## [Task directions]
Would you transcribe all of the data exactly, down to the last character?

## [Data entries]
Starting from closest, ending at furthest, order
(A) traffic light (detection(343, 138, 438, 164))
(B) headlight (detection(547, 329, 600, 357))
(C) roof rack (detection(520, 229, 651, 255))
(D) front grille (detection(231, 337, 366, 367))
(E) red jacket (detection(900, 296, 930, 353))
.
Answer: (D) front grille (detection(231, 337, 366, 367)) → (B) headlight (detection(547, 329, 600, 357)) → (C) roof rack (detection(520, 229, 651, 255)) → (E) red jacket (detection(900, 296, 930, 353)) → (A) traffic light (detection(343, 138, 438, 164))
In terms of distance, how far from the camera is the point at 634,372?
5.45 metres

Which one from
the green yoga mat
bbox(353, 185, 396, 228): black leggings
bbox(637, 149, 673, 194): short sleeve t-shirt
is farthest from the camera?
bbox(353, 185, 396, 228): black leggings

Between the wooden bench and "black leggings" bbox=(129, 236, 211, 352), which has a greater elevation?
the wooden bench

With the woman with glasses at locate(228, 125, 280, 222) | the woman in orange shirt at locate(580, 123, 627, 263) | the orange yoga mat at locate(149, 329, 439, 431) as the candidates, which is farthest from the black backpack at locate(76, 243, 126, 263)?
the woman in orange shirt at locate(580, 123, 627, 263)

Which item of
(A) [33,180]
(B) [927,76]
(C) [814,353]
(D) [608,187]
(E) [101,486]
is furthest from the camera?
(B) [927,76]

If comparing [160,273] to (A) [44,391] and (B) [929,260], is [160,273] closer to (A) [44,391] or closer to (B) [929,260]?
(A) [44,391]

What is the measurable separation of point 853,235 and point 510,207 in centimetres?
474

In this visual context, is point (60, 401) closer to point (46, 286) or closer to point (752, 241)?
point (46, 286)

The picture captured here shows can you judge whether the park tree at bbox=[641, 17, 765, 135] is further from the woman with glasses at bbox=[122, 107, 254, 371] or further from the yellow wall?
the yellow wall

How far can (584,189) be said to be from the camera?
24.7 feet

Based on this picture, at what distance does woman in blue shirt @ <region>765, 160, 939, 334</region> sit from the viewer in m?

## [Task output]
Starting from closest, ending at furthest, order
(A) traffic light (detection(343, 138, 438, 164))
(B) headlight (detection(547, 329, 600, 357))
(C) roof rack (detection(520, 229, 651, 255))
(D) front grille (detection(231, 337, 366, 367))
(E) red jacket (detection(900, 296, 930, 353))
.
Answer: (D) front grille (detection(231, 337, 366, 367)) → (B) headlight (detection(547, 329, 600, 357)) → (C) roof rack (detection(520, 229, 651, 255)) → (E) red jacket (detection(900, 296, 930, 353)) → (A) traffic light (detection(343, 138, 438, 164))
In terms of distance, how far from the camera is the point at 634,372?
5.45 metres

Which one from
the green yoga mat
bbox(353, 185, 396, 228): black leggings
bbox(637, 149, 673, 194): short sleeve t-shirt
is farthest from the camera?
bbox(353, 185, 396, 228): black leggings

Between the wooden bench and "black leggings" bbox=(129, 236, 211, 352), which has a greater elevation?
the wooden bench

With the woman with glasses at locate(228, 125, 280, 222) | the woman in orange shirt at locate(580, 123, 627, 263) | the orange yoga mat at locate(149, 329, 439, 431) as the candidates, which is farthest from the black backpack at locate(76, 243, 126, 263)?
the woman in orange shirt at locate(580, 123, 627, 263)

Which item of
(A) [33,180]
(B) [927,76]
(C) [814,353]
(D) [608,187]
(E) [101,486]
is furthest from the camera?
(B) [927,76]

If comparing [160,273] to (A) [44,391] and (B) [929,260], is [160,273] closer to (A) [44,391] or closer to (B) [929,260]?
(A) [44,391]

What is the measurable separation of point 853,235 and point 510,207 in centimetres?
474

In this visual context, is point (60, 401) closer to point (46, 286) or closer to point (752, 241)?
point (46, 286)

The picture captured here shows can you judge whether the park tree at bbox=[641, 17, 765, 135] is further from the woman with glasses at bbox=[122, 107, 254, 371] or further from the yellow wall?
the yellow wall

How far can (584,189) be said to be from the camera?
24.7 feet

Based on this picture, at what distance does woman in blue shirt @ <region>765, 160, 939, 334</region> sit from the viewer in m?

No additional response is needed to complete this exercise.